Was die Wertung der bestimmten Tatsache anlange, so sei das Imstichlassen eines tödlich verletzten Unfallopfers schon an sich verwerflich, die Annahme einer Verkehrsunzuverlässigkeit für die Dauer von (insgesamt) 10 Monaten gerechtfertigt.

 

VwGH: Der belBeh ist beizupflichten, dass sie mangels Vorliegens einer rechtskräftigen Bestrafung des Bf wegen einer Übertretung nach § 4 Abs 2 StVO ermächtigt war, selbst die Beurteilung, ob der Bf eine Übertretung dieser Bestimmung zu verantworten hat, vorzunehmen.

 

Soweit sie sich dabei iZm der Frage der Vorwerfbarkeit des Verhaltens des Bf auf Rsp des VwGH bezieht, ist ihr zunächst entgegenzuhalten, dass diese Judikatur zu einem Großteil zu Fällen der Verweigerung der Kontrolle der Atemluft auf Alkohol ergangen ist, wobei diese Fälle jeweils nicht annähernd situativ mit dem Beschwerdefall vereinbar sind.

 

Es trifft zwar zu, dass der VwGH in seiner bisherigen Judikatur in Fällen unterlassener Verständigung der Polizeidienststelle nach einem Unfall regelmäßig die Auffassung vertreten hat, dass dann, wenn das Verhalten des Betreffenden nach dem Unfall - entsprechend den von der Behörde verwerteten Angaben von Zeugen oder dem Betreffenden selbst - "zielgerichtet und in diesem Sinn auch erfolgreich" war, von der Einholung eines medizinischen Gutachtens über die Zurechnungsfähigkeit des Betreffenden abgesehen werden kann.
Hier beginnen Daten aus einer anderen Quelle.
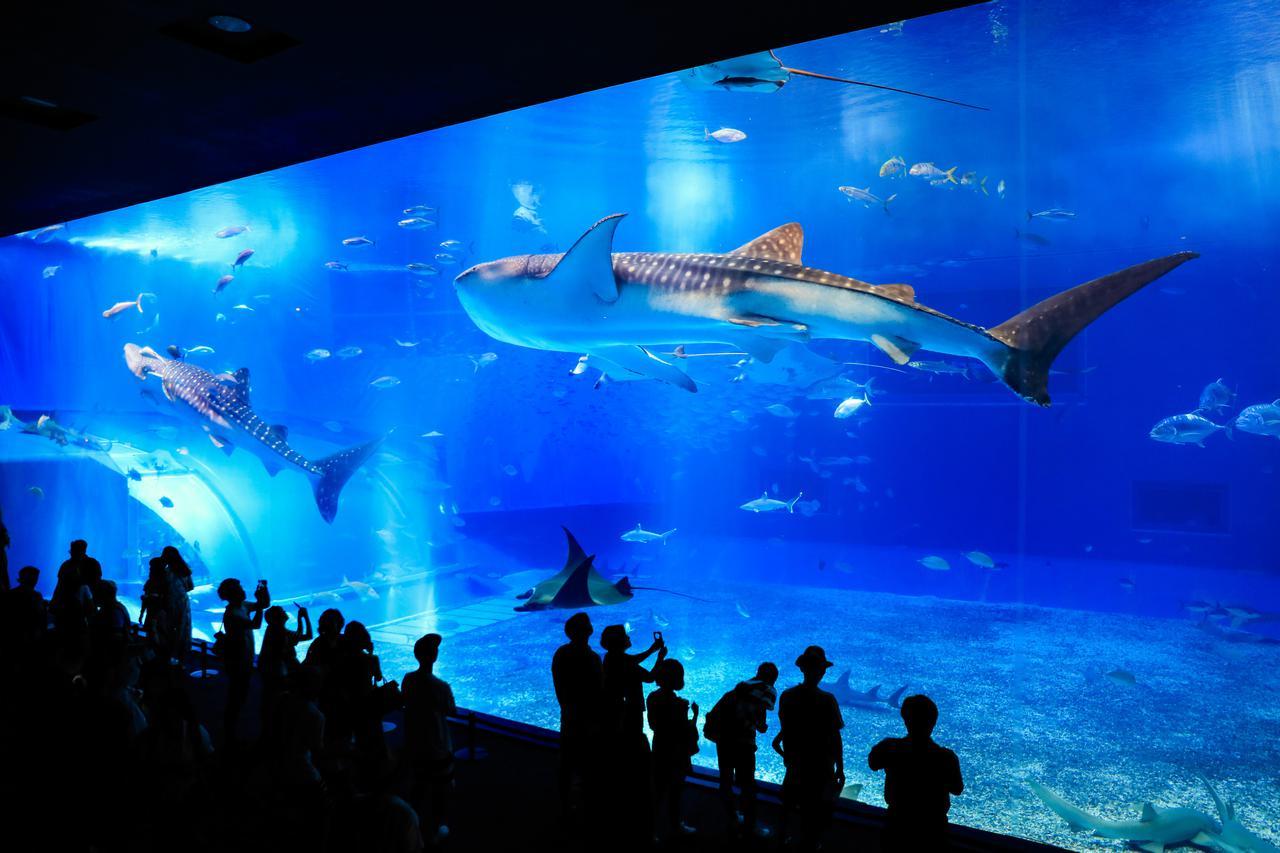 画像5: 「沖縄美ら海水族館」で、オリジナルマスクをゲット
Bei den diesen Entscheidungen zugrunde liegenden Fällen handelt es sich aber durchgehend nicht um solche, bei denen wie im Beschwerdefall zumindest Anhaltspunkte (wie insbesondere das Fehlen eines - ansonsten typischen - Bremsvorganges nach der Kollision mit der Passantin sowie die behauptete Einnahme eines Medikamentes, das zur Bewusstlosigkeit führen kann) für ein, das - offenkundig für mehrere Außenstehende geradezu sonderbare - Verhalten des Bf nach dem Unfall auslösendes, Geschehen vorlagen, welches zumindest geeignet sein konnte, die Vorwerfbarkeit des Verhaltens iSd § 4 Abs 2 StVO auszuschließen.

 

Die belBeh durfte demnach nicht, ohne sich mit dem Vorbringen des Bf im Berufungsverfahren auseinanderzusetzen und ohne es einer Beweiswürdigung zu unterziehen, unter bloßer Bezugnahme auf Leitsätze der hg Judikatur die Zurechnungsfähigkeit des Bf im relevanten Zeitraum bejahen.